Можно было бы допустить, что Ренненкампф сделал бы больше на должности кавалерийского начальника. Поэтому нет ничего удивительного, что после неудачного набега на Инкоу один командир кавалерийской бригады заметил: «чтобы быть кавалерийским начальником, надо сначала быть корнетом».
Тем не менее надо признать всё же, что генерал Мищенко пытался по временам делать хоть что-нибудь со своей кавалерией, тогда как на театре военных действий было много генералов, которые, хотя и были корнетами в своё время, отличались всё-таки полной бездеятельностью. Если всем этим кавалерийским генералам на должность начальника кавалерии Куропаткин предпочел артиллериста Мищенко, то это характеризует доверие Куропаткина к их талантам.
Насколько Куропаткин, ещё будучи военным министром, относился невнимательно к важному вопросу о замещении должностей войсковых начальников, видно из того, что в 10-м и 17-м армейских корпусах, отправленных первыми на театр войны, почти весь личный состав высших начальников был обновлен при мобилизации.
Даже тогда, когда большая часть 10-го корпуса высаживалась на театре войны, никто ещё не знал, кто будет командиром корпуса, потому что всем было известно, что престарелый и неспособный к полевой службе генерал-лейтенант Случевский должен быть заменён другим командиром[ 1 8]. В 17-м корпусе в день отъезда на театр войны были сменены оба начальника дивизии и один командир полка, как не соответствующие своим должностям[ 1 9].
И впоследствии, во время военных действий, из-за своей постоянной склонности к созданию новых отрядов, Куропаткин не особенно считался с организационными связями войск и их начальников. Само собой разумеется, что это не могло не влиять на ход действий. Впоследствии для самого Куропаткина возникали затруднения при управлении операциями ввиду невыясненных личных отношений к наместнику.
Адмирал Алексеев был главнокомандующим «всеми сухопутными и морскими силами, действовавшими против Японии»; начальником штаба наместника был назначен генерал Жилинский из Главного Штаба, а состоявший при наместнике уже продолжительное время генерал Флуг был назначен генерал-квартирмейстером. При штабе наместника состоял многочисленный штат адъютантов, генералов, штаб- и обер-офицеров генерального штаба, всего свыше 100 человек, окружая пост наместника чуть ли не царским престижем. Все эти господа были полны честолюбия и жаждали в этой войне получить победные лавры[ 2 0].
Когда, однако, в помощь наместнику для командования сухопутными войсками был назначен генерал без его ведома, а для командования морскими силами с той же целью был назначен адмирал Макаров, то многочисленный штаб адмирала Алексеева оказался естественно как бы устраненным от дел.

-=-=-=-=-

• _Задания_
- A) Сколько человек, согласно отрывку о Куропаткине, состояло при штабе наместника?
- B) Объясните по отрывку о Куропаткине, почему даже при высадке большей части 10-го корпуса никто ещё не знал, кто будет командиром корпуса.
- C) Продолжите отрывок о Куропаткине после его последнего предложения.

• _Материал_
-=-=-=-=-

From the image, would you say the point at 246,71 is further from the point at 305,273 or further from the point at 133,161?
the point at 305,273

-=-=-=-=-

• _Ответы к заданиям_
- A) Свыше 100 человек.

- B) Всем было известно, что генерал-лейтенанта Случевского должны заменить другим командиром. Он был престарелым и неспособным к полевой службе.

- C)
При этом необходимо заметить, что. будучи командующим армией, Куропаткин был наделён правами главнокомандующего, так как он, хотя и был подчинён наместнику, тем не менее, согласно телеграмме Государя на имя наместника в Мукден о назначении Куропаткина, этому последнему предназначалась вполне самостоятельная и ответственная роль по командованию войсками с целью «облегчить наместнику выполнение выпавшей на его долю тяжёлой исторической задачи».
Оказанное Куропаткину доверие в отношении командования войсками на театре войны — выговоренное им, очевидно, в Петербурге при принятии должности командующего армией — привело к тому, что влияние наместника на ход военных действий было очень ограниченным. Ему ничего не оставалось, как предоставить в распоряжение Куропаткина все войска, давать ему добрые советы и делиться предположениями.
Если наместник усиливал свои требования, то Куропаткин обращался непосредственно с жалобой в Петербург или соглашался только для видимости, для того, чтобы затем можно было свалить всю вину и ответственность на наместника в случае неудачи. Штаб наместника мстил за это Куропаткину, подвергая беспощадной критике все его действия; со своей же стороны и штаб армии в Ляояне говорил только со злобой про Мукден и его штаб.
В действительности надо признать, что в Мукдене придерживались более здравых взглядов. Там ничего не хотели знать о стратегии выжидательной, стремящейся к уклонению от боя, а требовали энергичного наступательного ведения войны. В каком виде всё это вылилось на практике, если бы штаб наместника осуществил свои планы, взяв на себя ответственность — это другой вопрос.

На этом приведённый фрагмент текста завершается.